Short problem. Nothing but the lines from the line with "Out of point" through the end of the data is to be copied, and each is to be copied exactly.

===

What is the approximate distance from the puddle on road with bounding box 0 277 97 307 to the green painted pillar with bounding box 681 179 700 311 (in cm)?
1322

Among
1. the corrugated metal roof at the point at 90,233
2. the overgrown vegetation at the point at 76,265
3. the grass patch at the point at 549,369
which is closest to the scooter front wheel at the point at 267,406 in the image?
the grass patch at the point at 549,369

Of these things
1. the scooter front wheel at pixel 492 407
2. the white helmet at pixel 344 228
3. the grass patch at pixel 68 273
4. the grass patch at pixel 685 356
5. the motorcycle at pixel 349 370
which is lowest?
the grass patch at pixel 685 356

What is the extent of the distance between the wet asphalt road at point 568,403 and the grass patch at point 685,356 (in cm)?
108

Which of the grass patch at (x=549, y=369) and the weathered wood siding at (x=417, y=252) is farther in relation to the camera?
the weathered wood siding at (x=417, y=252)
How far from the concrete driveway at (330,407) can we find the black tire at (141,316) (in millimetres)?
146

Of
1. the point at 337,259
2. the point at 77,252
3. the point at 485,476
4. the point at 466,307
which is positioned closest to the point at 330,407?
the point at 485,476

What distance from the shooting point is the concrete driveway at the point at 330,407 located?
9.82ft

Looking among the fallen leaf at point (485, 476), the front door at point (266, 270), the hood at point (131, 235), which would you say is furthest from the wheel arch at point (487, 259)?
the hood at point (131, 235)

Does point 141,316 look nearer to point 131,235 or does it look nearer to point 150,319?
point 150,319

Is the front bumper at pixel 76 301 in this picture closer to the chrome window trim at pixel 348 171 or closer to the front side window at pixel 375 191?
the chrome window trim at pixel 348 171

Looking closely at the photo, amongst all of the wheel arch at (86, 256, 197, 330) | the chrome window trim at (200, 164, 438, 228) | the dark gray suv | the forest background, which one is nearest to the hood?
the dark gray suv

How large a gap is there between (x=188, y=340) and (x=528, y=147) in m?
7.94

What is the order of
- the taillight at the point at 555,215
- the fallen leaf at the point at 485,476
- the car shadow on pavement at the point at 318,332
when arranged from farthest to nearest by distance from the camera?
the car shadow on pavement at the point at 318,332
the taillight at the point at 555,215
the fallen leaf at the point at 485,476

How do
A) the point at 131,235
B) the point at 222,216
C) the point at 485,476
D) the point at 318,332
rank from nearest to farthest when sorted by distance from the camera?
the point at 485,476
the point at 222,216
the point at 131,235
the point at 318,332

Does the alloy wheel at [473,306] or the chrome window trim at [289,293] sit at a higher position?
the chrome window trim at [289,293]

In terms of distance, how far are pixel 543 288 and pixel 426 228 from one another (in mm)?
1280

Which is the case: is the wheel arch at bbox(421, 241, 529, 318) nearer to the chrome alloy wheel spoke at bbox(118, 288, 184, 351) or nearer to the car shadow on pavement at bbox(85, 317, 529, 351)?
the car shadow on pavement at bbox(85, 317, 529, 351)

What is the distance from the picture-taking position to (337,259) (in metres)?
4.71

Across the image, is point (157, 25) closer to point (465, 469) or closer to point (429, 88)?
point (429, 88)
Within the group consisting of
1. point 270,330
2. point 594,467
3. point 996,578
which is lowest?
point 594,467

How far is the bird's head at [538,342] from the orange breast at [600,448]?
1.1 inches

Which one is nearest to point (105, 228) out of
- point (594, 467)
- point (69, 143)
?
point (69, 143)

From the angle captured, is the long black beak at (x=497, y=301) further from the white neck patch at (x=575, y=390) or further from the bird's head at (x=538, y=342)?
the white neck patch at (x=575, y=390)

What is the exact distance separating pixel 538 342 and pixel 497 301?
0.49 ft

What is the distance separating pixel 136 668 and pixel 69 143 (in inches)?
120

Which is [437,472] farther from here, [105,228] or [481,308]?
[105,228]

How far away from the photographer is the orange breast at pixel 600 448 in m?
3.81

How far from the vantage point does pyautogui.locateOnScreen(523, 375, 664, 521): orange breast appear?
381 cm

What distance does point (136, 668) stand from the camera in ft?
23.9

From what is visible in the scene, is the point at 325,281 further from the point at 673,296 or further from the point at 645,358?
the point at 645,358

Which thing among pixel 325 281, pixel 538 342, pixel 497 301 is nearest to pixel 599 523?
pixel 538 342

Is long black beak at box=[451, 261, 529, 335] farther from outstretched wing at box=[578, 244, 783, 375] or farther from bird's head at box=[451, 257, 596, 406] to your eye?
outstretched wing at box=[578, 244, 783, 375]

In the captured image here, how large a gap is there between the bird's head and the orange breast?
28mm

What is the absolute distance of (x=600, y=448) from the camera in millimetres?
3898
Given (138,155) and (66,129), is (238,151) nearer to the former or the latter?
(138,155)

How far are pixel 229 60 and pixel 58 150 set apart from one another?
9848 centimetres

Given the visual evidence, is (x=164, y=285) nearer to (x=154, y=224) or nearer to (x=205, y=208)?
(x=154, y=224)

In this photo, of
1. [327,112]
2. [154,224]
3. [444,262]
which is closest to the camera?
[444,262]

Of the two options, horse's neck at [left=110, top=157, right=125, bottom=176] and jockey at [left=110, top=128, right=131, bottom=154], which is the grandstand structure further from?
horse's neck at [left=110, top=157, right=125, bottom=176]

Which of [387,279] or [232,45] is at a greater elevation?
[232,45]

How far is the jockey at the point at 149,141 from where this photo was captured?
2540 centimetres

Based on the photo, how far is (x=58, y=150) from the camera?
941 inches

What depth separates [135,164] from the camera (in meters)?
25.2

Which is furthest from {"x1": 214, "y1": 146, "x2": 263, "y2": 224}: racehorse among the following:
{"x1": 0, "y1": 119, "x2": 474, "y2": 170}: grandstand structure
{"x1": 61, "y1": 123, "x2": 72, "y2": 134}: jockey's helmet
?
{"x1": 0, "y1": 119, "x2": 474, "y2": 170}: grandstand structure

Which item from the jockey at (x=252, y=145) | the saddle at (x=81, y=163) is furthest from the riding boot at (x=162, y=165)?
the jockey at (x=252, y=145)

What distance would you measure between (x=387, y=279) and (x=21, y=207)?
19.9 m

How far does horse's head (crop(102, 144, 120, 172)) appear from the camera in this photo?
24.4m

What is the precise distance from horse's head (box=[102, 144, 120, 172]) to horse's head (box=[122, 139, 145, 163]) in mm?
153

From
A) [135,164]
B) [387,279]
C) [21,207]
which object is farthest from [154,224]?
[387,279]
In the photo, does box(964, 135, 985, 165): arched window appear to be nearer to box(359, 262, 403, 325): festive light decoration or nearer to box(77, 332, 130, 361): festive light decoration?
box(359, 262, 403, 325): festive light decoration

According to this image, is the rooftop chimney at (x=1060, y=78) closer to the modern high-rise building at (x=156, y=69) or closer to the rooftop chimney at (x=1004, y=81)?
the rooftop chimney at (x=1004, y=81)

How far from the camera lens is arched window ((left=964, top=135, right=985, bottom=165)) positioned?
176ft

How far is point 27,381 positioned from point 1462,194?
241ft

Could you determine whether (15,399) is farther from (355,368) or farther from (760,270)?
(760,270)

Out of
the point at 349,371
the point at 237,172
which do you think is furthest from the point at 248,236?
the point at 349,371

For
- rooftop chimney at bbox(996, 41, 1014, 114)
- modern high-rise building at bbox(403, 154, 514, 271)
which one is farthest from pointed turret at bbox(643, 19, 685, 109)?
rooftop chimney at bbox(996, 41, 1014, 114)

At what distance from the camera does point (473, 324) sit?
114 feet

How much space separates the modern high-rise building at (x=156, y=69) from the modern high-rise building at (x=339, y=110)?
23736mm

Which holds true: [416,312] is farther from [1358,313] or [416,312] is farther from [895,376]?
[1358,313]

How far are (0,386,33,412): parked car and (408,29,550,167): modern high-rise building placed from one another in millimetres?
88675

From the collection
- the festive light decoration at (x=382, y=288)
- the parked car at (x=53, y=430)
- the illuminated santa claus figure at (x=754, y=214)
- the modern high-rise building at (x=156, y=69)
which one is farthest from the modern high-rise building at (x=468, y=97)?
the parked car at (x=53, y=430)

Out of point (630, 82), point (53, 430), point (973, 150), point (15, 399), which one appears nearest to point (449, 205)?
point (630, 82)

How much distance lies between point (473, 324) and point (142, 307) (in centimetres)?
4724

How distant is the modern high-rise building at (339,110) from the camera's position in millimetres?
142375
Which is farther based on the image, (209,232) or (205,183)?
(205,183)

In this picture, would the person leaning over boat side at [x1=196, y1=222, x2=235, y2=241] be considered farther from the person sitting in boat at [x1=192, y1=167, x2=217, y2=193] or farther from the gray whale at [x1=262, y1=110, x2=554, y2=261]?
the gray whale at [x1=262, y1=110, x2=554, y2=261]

===

Final answer.
Out of point (630, 82), point (53, 430), point (973, 150), point (15, 399), which one appears nearest to point (449, 205)?
point (630, 82)

How much distance lies between point (473, 324) and point (142, 307) (in centimetres)?
4724

How distant is the modern high-rise building at (339,110) from the camera's position in millimetres?
142375
Which is farther based on the image, (209,232) or (205,183)?
(205,183)

In this picture, would the person leaning over boat side at [x1=196, y1=222, x2=235, y2=241] be considered farther from the person sitting in boat at [x1=192, y1=167, x2=217, y2=193] or farther from the gray whale at [x1=262, y1=110, x2=554, y2=261]?
the gray whale at [x1=262, y1=110, x2=554, y2=261]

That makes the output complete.